Aber den Befürworter*innen des U-Bahn-Tunnels fehlt auch im neuen Rat die Mehrheit: CDU, SPD, FDP, Freie Wähler und OB Henriette Reker kommen auf 45 Stimmen. Nötig sind 46. Die zusätzlichen Stimmen könnten von der neuen Fraktion Volt kommen. Die Partei konnte aus dem Stand vier Mandate erringen. »Wir sind tendenziell für den Tunnel«, sagt Volt-Ratsmitglied Manuel Jeschka. »Allerdings darf der frei werdende Platz nicht für neue Autostraßen genutzt werden.« Für Volt habe Vorrang, den Neumarkt besser für den Rad- und Fußverkehr zu erschließen. »Aber das kann auch anders gelingen, etwa mit der Verlängerung der Linie 15 über eine Brücke nach Poll«, so Jeschka. Mit dem Beginn der neuen Ratsperiode am 1. November will Volt sich Zeit nehmen, auch die nicht-öffentlichen Unterlagen zur Ost-West-Achse zu studieren. Erst danach will die Fraktion entscheiden.

Vieles im neuen Stadtrat wird wohl noch lange ungeklärt bleiben — nicht zuletzt welches Bündnis an seiner Spitze zusammenarbeiten wird.
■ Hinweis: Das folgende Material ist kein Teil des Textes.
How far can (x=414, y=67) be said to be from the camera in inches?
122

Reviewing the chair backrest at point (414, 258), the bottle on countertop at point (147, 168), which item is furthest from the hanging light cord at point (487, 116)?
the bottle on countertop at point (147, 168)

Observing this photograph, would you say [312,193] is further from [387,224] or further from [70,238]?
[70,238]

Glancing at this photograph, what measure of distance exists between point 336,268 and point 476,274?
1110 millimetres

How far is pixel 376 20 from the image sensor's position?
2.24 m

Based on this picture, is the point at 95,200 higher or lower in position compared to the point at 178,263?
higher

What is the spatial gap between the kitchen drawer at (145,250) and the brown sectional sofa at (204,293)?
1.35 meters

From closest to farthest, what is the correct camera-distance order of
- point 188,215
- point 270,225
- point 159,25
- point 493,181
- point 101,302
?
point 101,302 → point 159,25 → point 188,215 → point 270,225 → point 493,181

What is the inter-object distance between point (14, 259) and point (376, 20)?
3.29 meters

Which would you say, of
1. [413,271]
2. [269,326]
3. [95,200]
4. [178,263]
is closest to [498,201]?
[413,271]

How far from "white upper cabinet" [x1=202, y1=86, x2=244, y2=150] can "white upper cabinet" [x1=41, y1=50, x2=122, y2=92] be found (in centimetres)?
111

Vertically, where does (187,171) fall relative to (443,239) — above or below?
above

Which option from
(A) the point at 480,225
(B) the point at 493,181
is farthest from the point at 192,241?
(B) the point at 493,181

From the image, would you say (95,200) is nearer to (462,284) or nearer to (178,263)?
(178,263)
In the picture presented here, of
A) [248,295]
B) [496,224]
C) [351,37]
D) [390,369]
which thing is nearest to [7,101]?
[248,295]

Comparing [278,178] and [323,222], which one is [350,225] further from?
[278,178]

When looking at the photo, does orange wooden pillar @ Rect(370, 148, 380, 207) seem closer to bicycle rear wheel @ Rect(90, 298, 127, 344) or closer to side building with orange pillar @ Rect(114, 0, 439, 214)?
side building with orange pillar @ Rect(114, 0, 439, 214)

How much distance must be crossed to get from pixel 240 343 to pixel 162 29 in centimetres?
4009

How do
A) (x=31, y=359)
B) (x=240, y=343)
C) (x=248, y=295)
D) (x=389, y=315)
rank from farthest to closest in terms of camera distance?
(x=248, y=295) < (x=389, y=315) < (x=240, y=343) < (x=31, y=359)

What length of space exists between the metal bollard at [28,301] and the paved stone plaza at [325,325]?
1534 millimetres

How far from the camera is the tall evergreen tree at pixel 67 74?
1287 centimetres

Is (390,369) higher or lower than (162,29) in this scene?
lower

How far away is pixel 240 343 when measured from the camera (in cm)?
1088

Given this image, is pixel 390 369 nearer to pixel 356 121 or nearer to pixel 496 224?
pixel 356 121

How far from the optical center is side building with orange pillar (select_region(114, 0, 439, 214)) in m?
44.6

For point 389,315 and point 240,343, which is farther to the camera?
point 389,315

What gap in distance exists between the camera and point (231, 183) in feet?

Die grünen Wahlsieger*innen halten sich bislang bedeckt, welchen Juniorpartner sie an ihrer Seite sehen: SPD oder CDU. Seit der OB-Stichwahl laufen die Gespräche zwischen den Fraktionen und Wählergruppen. In manchen Fällen ist das ein erstes Kennenlernen, in anderen das Ringen um Posten und Projekte. Aus dem Rathaus ist zu hören, dass derzeit viel für eine Fortsetzung des »schwarz-grünen Gestaltungsbündnisses« spreche — nur dass aus Schwarz-Grün dann eben Grün-Schwarz würde. Für die Grünen steht viel auf dem Spiel: Nachdem sie zuletzt jeweils als Juniorpartner von SPD und CDU regierten, stehen sie nun endgültig in der Verantwortung — und unter Zugzwang. Gerade bei jungen Grünen, die bei Umweltschutz oder Mobilitätswende wenig kompromissbereit erscheinen, gibt es Vorbehalte, dass die Grünen in einem neuerlichen Bündnis mit der CDU falsch aufgehoben seien. Die Wirrungen innerhalb der SPD in den vergangenen Monaten werden jedoch im grünen Lager Zweifel aufkommen lassen, dass die Sozialdemokraten ein verlässlicher Partner sein könnten.

Schließlich ist auch bei den Grünen selbst einiges im Umbruch. Die bisherige Fraktionschefin Brigitta von Bülow wird, wenngleich sie ihren Wahlkreis haushoch gewann, von Christiane Martin, Nummer eins der Grünen-Liste, abgelöst. Von Bülow wird mit dem Posten der vierten Bürgermeisterin bedacht, was mancher im Rathaus keine feine Geste findet. Zumal die Grünen auch den Posten des zweiten Bürgermeisters besetzen können, doch dieses Amt wird weiterhin Andreas Wolter übernehmen, der bei der Delegiertenversammlung im Juni aber von der Basis mit einem schlechten Listenplatz abgestraft wurde. Zudem verlässt mit Jörg Frank das erfahrenste Ratsmitglied die Fraktion, die sich in der neuen Ratsperiode selbst noch finden und formieren muss.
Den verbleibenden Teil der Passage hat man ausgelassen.